Monday, September 08, 2014

Speak Out on 450th Budget at 5 PM Tonight, September 8, 2014

Enough flummery, dupery and nincompoopery.
Come to tonight's City Commission meeting to state your views about our 450th commemoration budget, the St. Augustine National Historical Park and National Seashore, and our legacy. Decisions are made by those who show up.
Stetson Kennedy's widow, Sandra Parks (former Commissioner) says "a budget is a moral document."
Is the 450th budget bloated? Is it being spent on the wrong things? Is it foolish to talk of legacy without talking about America's Best Idea -- Our National Parks? Yes, yes and yes.
One year from today is the 450th anniversary of our Nation's Oldest City.
Two City Commissioners -- Leeana Freeman and Nancy Sikes-Kline have asked questions. Demand answers. Expect democracy. Don't let Mayor BOLES pout and don't let his allies shout them down.
Our City initially wanted federal fu planning to match Jamestown in spending $44 million. That never happened. Funds were not even forthcoming for the federal St. Augustine 450th Commemoration Commission, which should have taken an active role in planning. Only a pittance has been allocated for the federal commission, and answers are not forthcoming about what, if anything, it might be doing.
To date, the approach of Mayor JOSEPH LESTER BOLES, JR. to the 450th is happy-go-lucky -- spend money, don't ask questions, don't talk about the National Park and Seashore, let the federal 450th commission wither on the vine in secrecy, ignoring Sunshine requirements of FACA. He reminds me of the BP geologist who testified in federal court: "I’m not sure it was a lack of communication or awareness as much as a ‘we can get away with this’ attitude . . . . " (page 18, footnote 22 of Judge Barbier's September 4, 2014 order finding recklessness by BP in 2010 Gulf of Mexico oil spill).
Our Castillo de San Marco and Fort Matanzas point the way to a future in which current state parks, water management district lands and forests are preserved and protected forever. Our legacy must be a St.
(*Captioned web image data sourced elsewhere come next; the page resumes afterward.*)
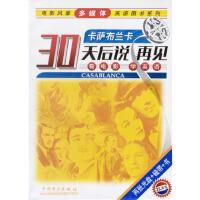【新书店正版】30天后说再见---卡萨布兰卡(两张光盘+磁带) 邓立丽 注释 中国电力出版社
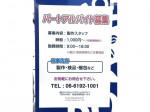 株式会社ランスロットグラフィックデザイン 大阪本社/工場
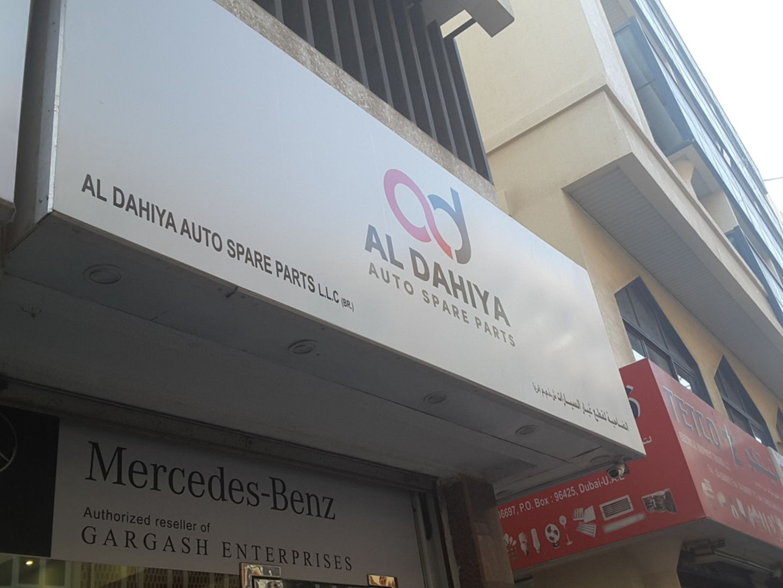 Al Dahiya Auto Spare Parts, (Distributors & Wholesalers) in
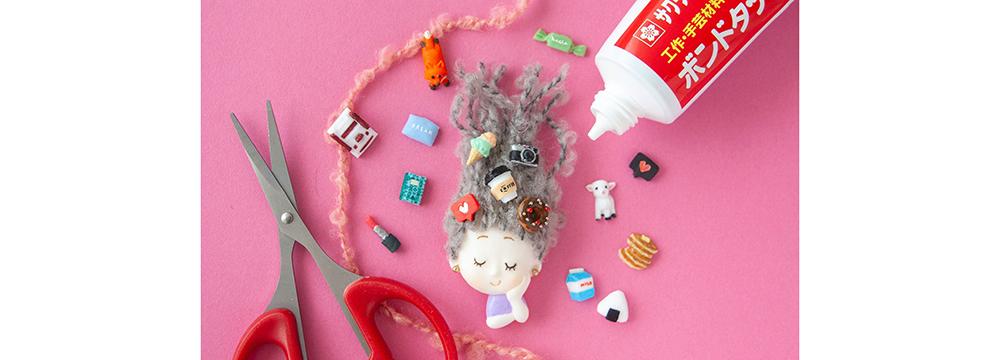 minneのアトリエ 神戸「【ワークショップ】CHIMNEYさんと一緒に夢見る妄想ちゃんブローチを作ろう!」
Augustine National Historical Park and National Seashore, first proposed 75 years ago by Mayor Walter Fraser, Senator Claude Pepper, et al. and supported by Maurine Boles, Sheriff Shoar, et al.
Our history and nature must be preserved in these beautiful places -- we already own them -- it must be preserved and protected from Senator Thrasher's proposal for golf courses and Governor Scott's demands for developers and the county's demand for roads not needed (like your County Commissioners wanted to build across Twelve Mile Swamp).
Meanwhile the Visitor Information Center, a museum, needs to open late, so people can enjoy it after work and after arriving here and checking into their motels. It must stop closing at 5 PM -- banker's hours. It was a disgrace that the Journey exhibit closed at 5 PM every day. Our ethnocentric St. Johns County Visitor and Convention Bureau, Inc. and our other-directed St. Johns County Tourist Development Council were not exactly generous in public retains and advertising for Journey: 450 Years of African-American History. But with daily closing at 5 PM, no wonder our attendance figures were so pitifully small for both Journey and Picasso. We need a vision and a business plan, not hick hacks who only know to imitate Jamestown, while saying "we don't want to reinvent the wheel."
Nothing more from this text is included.